Count how many lines in the rows below contain the word "chair" and reply with that number alone.

------------------------

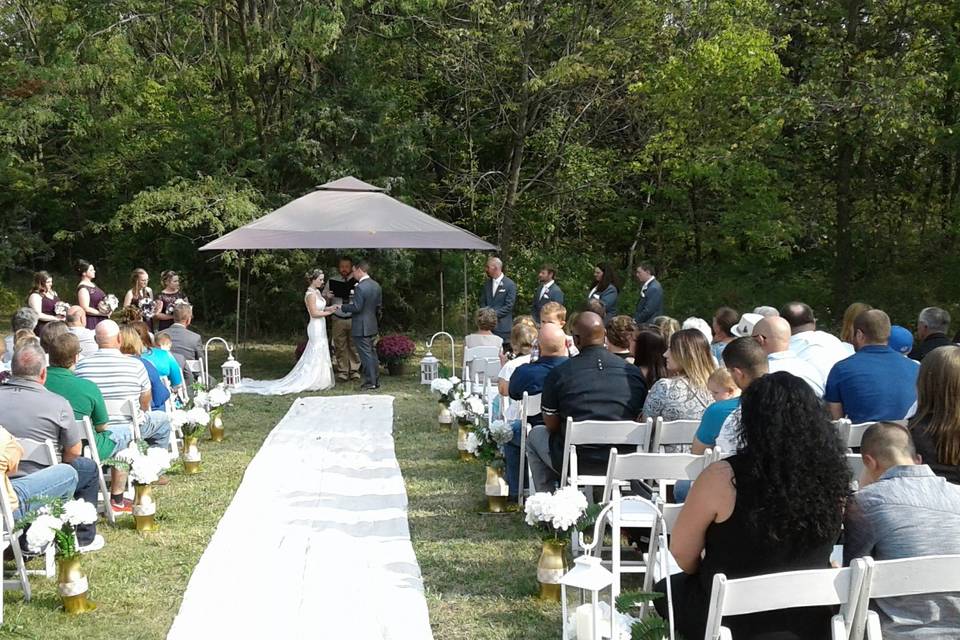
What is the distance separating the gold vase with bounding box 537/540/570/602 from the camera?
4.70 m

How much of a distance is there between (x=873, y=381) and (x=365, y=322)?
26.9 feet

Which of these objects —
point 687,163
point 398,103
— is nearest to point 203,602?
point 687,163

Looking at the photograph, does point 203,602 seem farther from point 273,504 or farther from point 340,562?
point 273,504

------------------------

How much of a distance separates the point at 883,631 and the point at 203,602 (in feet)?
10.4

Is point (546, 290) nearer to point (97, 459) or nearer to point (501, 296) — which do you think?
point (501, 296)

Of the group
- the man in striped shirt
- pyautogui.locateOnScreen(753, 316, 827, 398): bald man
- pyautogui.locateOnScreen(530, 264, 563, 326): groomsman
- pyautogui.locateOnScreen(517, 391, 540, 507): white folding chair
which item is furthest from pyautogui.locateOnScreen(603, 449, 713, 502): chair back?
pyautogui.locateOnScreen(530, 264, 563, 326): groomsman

------------------------

— Reply to the exercise —
2